The report, led by Senior Director of Canadian Economics Randall Bartlett, painted a picture of how ultra-low interest rates and generous government support programs helped bolster incomes and asset prices during the COVID-19 pandemic, and now, Canadians will have to adjust to many of those trends reversing course.
“With the value of many assets at risk and liabilities increasing for Canadian households, the outlook for wealth looks bleak,” the report said.
Desjardins is expecting growth in disposable incomes to moderate from the unusually high levels seen during the pandemic but still remain strong, thanks to a robust labor market and higher wages.
However, asset growth in Canada has mainly been in the form of home prices and stock market gains, which have been declining in the wake of higher interest rates. Meanwhile, the purchasing power of Canadians’ savings are being eroded by inflation.
“While real estate is the most important asset held by a majority of Canadian households, the debt incurred to buy that asset is also their biggest liability,” the report said.
“While the value of assets can fluctuate, debt tends to stick around. Inflation does help reduce the relative importance of debt, but because it leads to higher interest rates, there will be more pain ahead.”
As higher debt servicing costs and the rising cost of living eat into a larger portion of household income, Desjardins said it expects consumption — a major economic driver in Canada — to slow this year.
The Bank of Canada, along with many other major central banks, has been aggressively hiking rates to combat inflation. However, those rate increases are now coming against the backdrop of fears over a potential recession.

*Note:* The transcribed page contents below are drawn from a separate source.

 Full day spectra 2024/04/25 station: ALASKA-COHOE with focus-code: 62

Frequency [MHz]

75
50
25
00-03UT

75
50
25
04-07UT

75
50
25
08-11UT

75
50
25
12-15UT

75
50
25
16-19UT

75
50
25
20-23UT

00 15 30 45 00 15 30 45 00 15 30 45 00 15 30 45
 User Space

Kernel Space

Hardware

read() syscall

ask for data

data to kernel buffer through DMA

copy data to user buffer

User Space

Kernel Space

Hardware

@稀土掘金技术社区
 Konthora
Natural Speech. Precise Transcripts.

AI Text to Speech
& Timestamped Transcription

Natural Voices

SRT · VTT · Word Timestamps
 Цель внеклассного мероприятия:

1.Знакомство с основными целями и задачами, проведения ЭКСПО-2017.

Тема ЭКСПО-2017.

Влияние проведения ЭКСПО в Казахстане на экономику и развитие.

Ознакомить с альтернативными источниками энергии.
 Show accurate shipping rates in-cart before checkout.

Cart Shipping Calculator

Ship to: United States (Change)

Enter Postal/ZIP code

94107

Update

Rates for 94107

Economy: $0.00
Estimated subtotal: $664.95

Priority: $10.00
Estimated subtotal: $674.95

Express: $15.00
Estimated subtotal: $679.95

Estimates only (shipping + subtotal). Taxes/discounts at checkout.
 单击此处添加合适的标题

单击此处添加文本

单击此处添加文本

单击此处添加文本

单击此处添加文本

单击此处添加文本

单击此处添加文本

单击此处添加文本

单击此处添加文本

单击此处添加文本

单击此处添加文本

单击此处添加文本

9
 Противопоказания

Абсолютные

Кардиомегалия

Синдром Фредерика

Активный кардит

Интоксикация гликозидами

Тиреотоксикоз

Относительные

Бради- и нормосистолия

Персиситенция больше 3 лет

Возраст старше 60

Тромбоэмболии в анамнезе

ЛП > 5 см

Desjardins is expecting the Bank of Canada to have to roll back some of those hikes before the end of 2023.
“As the Bank of Canada takes its foot off the brake as economic activity slows, asset values and wealth should stabilize at a level that is more typical of a balanced economy,” the report said.
However, it added that by the end of this “unusual economic and financial cycle, the massive wealth accumulated by Canadian households will most likely have shrunk, at least in real terms.”